At issue is whether or not Act 1 of 2012, the so-called “teacher talent act,” violates a constitutional ban on bundling multiple objects in one legislative bill.
A district court has ruled three times that all or part of Act 1 illegally “logrolled” the act by amending and reenacting nine statutes and enacting two entirely new statutes. LFT General Counsel Larry Samuel argued that lawmakers were hustled into passing the bill without being able to approve its individual elements.
“The only way to put it is that they couldn’t have passed any of these objects as single bills,” Samuel said. When lawmakers are faced with so many objects in one bill, he said, “that gives them an up or down, all or nothing kind of situation.”
“They went too far,” Samuel said of the Jindal administration’s strategy in passing Act 1 of 2012.
Arguing for the Jindal administration, attorney Jimmy Faircloth told the high court that, in the case of Act 1, the single object rule should by “broadly applied.”
Everything in the act, Faircloth said, is aimed at changing the way teachers are hired and measured.
Act 1 tied teacher salaries, tenure, promotions and termination to a new evaluation system. It changed the way school boards contract with superintendents, altered the general powers of school boards, delegated new authority to principals and superintendents and mandated different reduction-in-force policies.
The act represents “a paradigm shift in public education,” Faircloth said. “It makes perfect sense to alter the structure so the new metric works.”
Following the hearing, LFT President Steve Monaghan said the Federation’s disagreement with Act 1 is as valid today as when he testified against the bill in committee.
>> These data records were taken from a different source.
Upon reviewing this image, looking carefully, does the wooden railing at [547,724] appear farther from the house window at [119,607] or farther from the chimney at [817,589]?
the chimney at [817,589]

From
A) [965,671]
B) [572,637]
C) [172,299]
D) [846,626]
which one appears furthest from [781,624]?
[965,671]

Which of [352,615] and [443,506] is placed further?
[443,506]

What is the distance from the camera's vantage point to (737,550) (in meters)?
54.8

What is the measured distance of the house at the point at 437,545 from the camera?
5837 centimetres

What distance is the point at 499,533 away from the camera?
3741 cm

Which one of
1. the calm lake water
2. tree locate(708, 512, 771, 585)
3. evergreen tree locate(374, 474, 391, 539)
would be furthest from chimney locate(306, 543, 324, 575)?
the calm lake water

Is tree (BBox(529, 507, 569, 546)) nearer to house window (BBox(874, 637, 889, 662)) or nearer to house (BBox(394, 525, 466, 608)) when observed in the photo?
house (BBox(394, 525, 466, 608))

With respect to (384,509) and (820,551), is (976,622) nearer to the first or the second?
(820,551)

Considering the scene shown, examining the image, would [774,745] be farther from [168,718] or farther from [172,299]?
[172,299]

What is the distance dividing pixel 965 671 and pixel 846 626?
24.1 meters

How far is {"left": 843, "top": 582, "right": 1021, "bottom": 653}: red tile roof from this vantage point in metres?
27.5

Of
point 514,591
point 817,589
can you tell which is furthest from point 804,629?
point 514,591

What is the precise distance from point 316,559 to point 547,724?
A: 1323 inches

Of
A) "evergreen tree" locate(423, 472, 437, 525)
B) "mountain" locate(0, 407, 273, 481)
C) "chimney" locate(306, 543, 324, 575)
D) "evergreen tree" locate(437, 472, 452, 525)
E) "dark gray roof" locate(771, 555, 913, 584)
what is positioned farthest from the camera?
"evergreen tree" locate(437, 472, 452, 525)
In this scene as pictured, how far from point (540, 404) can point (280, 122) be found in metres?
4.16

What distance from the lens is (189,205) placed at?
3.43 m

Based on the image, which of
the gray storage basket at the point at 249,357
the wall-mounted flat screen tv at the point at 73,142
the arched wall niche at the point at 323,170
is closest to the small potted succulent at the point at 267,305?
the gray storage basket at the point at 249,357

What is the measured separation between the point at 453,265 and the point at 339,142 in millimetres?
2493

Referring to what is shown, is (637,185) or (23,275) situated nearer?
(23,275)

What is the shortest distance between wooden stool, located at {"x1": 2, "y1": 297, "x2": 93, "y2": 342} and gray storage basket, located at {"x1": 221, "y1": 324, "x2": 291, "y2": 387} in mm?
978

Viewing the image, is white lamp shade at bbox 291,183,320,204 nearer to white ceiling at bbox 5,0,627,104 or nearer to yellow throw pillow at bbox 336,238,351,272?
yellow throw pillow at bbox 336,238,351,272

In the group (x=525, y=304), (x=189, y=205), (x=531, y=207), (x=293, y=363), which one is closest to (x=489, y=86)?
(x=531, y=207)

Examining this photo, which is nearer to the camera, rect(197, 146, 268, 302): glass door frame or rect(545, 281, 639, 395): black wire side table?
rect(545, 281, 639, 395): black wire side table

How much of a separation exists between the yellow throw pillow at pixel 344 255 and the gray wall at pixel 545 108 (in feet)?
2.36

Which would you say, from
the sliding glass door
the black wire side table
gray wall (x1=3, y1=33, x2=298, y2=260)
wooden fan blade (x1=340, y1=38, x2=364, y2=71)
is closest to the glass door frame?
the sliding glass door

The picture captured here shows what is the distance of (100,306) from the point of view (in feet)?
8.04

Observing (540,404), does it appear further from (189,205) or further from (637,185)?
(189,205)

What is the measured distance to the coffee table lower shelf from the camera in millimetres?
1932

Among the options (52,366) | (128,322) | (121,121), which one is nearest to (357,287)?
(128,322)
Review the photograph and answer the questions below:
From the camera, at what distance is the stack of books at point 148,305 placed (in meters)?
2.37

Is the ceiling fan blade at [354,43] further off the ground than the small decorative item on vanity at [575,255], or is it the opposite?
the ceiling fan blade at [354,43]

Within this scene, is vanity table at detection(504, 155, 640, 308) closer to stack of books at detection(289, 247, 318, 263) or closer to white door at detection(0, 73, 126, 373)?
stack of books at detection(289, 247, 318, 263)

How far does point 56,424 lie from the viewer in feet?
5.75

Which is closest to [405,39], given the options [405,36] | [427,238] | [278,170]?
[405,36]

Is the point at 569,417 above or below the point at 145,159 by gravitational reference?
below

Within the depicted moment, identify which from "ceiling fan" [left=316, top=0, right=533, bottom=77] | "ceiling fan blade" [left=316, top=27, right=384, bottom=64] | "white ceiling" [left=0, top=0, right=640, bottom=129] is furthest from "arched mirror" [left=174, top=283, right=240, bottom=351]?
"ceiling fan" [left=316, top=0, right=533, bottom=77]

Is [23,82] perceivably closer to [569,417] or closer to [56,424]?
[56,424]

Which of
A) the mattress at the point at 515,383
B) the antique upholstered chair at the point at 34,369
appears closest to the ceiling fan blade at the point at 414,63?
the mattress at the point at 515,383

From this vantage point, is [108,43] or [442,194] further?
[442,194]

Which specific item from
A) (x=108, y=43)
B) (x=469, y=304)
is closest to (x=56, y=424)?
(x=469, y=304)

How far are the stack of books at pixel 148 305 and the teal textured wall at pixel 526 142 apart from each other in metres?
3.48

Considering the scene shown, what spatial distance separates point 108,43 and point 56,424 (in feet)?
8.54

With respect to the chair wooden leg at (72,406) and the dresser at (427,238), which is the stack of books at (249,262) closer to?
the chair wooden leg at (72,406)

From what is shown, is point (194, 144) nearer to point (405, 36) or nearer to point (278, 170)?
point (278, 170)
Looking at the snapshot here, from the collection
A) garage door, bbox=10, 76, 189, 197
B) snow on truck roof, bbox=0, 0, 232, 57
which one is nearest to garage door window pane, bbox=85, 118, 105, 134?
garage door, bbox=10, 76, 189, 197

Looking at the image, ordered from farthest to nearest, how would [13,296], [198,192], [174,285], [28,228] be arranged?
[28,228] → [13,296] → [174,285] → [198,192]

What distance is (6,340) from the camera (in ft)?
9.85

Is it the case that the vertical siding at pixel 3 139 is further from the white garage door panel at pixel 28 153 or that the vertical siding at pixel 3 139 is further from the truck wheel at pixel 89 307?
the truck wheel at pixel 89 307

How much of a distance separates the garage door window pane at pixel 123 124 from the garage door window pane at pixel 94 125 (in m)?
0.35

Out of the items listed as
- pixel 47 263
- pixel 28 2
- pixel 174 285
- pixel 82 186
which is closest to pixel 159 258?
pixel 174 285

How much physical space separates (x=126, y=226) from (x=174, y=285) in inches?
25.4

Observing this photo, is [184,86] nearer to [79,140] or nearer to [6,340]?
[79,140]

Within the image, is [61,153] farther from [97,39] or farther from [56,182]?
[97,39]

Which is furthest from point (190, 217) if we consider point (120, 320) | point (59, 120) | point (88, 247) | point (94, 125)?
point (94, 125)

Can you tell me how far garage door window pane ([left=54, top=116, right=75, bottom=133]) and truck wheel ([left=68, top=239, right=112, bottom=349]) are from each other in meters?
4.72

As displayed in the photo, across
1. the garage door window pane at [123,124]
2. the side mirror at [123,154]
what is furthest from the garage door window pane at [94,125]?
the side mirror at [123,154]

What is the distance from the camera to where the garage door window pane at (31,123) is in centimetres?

“Our arguments have not diminished with time or place,” he said. “They were just as strong and clear in 2012 as they are today. Act 1 was the product of logrolling and was steam rolled through the legislative process in clear violation of the Louisiana constitution. The trial judge agreed with our position three times. We’re hopeful that Louisiana’s highest court will concur. In any regard, what happened during the 2012 legislative process must never happen again.”